▸ **WORK ITEM**:
Omit every picture and write out the rest of the records exactly.

=== MATERIAL TO PROCESS ===

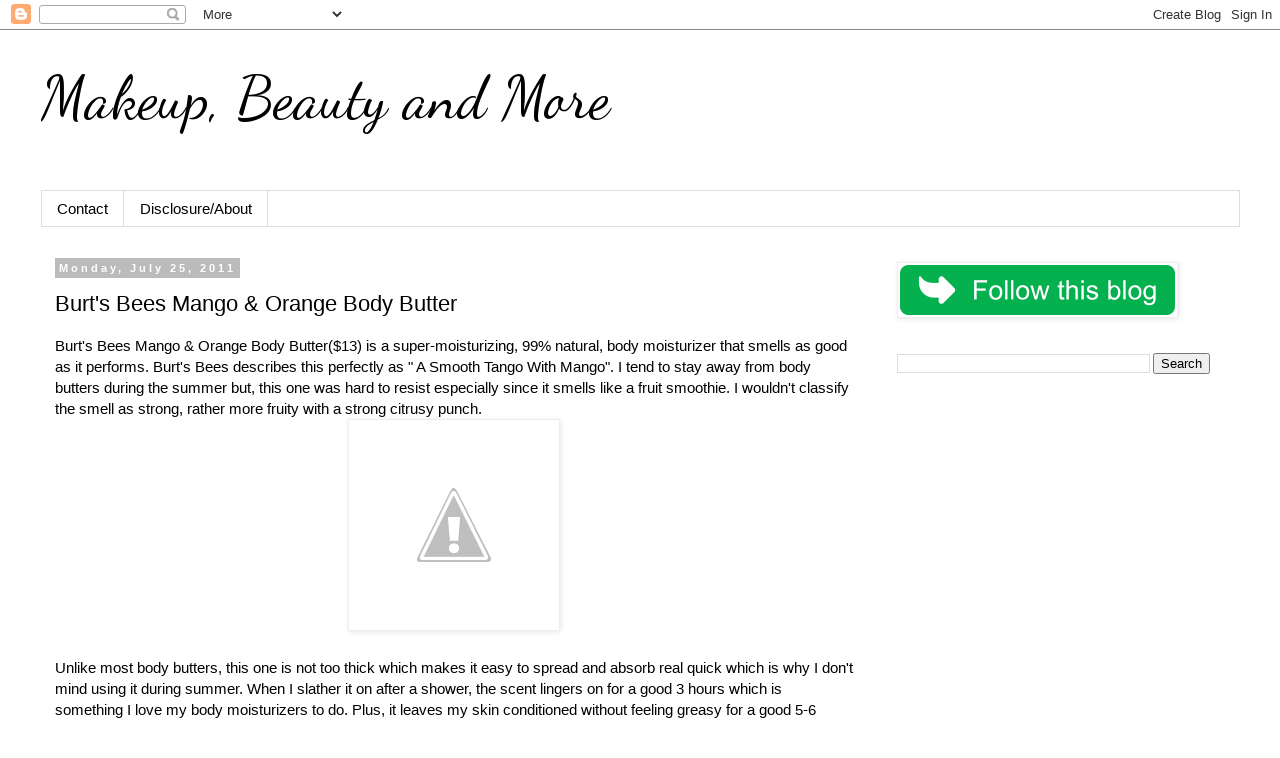

--- FILE ---
content_type: text/html; charset=utf-8
request_url: https://www.google.com/recaptcha/api2/aframe
body_size: 269
content:
<!DOCTYPE HTML><html><head><meta http-equiv="content-type" content="text/html; charset=UTF-8"></head><body><script nonce="bXYMMgReSNcRuCzw6JKvgQ">/** Anti-fraud and anti-abuse applications only. See google.com/recaptcha */ try{var clients={'sodar':'https://pagead2.googlesyndication.com/pagead/sodar?'};window.addEventListener("message",function(a){try{if(a.source===window.parent){var b=JSON.parse(a.data);var c=clients[b['id']];if(c){var d=document.createElement('img');d.src=c+b['params']+'&rc='+(localStorage.getItem("rc::a")?sessionStorage.getItem("rc::b"):"");window.document.body.appendChild(d);sessionStorage.setItem("rc::e",parseInt(sessionStorage.getItem("rc::e")||0)+1);localStorage.setItem("rc::h",'1769606973227');}}}catch(b){}});window.parent.postMessage("_grecaptcha_ready", "*");}catch(b){}</script></body></html>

===

▸ **RESPONSE TO THIS TASK**:
--- FILE ---
content_type: text/html; charset=utf-8
request_url: https://www.google.com/recaptcha/api2/aframe
body_size: 269
content:
<!DOCTYPE HTML><html><head><meta http-equiv="content-type" content="text/html; charset=UTF-8"></head><body><script nonce="bXYMMgReSNcRuCzw6JKvgQ">/** Anti-fraud and anti-abuse applications only. See google.com/recaptcha */ try{var clients={'sodar':'https://pagead2.googlesyndication.com/pagead/sodar?'};window.addEventListener("message",function(a){try{if(a.source===window.parent){var b=JSON.parse(a.data);var c=clients[b['id']];if(c){var d=document.createElement('img');d.src=c+b['params']+'&rc='+(localStorage.getItem("rc::a")?sessionStorage.getItem("rc::b"):"");window.document.body.appendChild(d);sessionStorage.setItem("rc::e",parseInt(sessionStorage.getItem("rc::e")||0)+1);localStorage.setItem("rc::h",'1769606973227');}}}catch(b){}});window.parent.postMessage("_grecaptcha_ready", "*");}catch(b){}</script></body></html>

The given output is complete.